I personally love Middle Eastern cooking, although I can live without the great hunks of meat and I am not talking about Mr. Lebanon. For me the vegetable and mezze dishes win out over skewers of lamb.

This a book that combines recipes and culture, dishes learnt from her grandmother and stories from her parents and aunts and blend classic and contemporary to great effect for plenty of tempting Lebanese dishes as well as Moroccan and Persian too.

So we have Moroccan Fish Tagine with Preserved Lemons, Lebanese Lamb Shanks with Butterbeans and Tomatoes and a Persian Chicken, Walnut and Pomegranate Stew. An Egyptian Spiced Bread Pudding looks very interesting.

Smaller dishes are where many people fall in love with Middle Eastern food and here we have Tuna Tartare with Chermoula and Sumac-Scented Chicken Parcels and Cardamom-Scented Profiteroles and Ma’amoul Shortbread Cookies.

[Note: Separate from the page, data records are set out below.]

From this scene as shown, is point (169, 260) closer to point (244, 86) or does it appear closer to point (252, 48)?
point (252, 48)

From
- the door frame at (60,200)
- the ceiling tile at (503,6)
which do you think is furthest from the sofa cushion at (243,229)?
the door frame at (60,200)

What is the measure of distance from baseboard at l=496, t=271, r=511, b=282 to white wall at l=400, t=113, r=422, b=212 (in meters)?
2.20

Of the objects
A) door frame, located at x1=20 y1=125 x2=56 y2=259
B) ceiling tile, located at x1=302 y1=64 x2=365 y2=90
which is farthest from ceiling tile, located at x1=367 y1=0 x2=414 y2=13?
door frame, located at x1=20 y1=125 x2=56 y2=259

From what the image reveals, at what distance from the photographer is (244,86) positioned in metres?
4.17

Vegetarians are never disappointed in Middle Eastern restaurants and dishes here such as smoky aubergine and split pea stew and mixed bean and herb noodle soup are surprising finds and sure to please. While fish eaters can feast on monkfish tagine with chermoula.

This is a book to excite the senses with vibrant colours, exotic spices, the waft of warm air and the frantic sound of busy market places.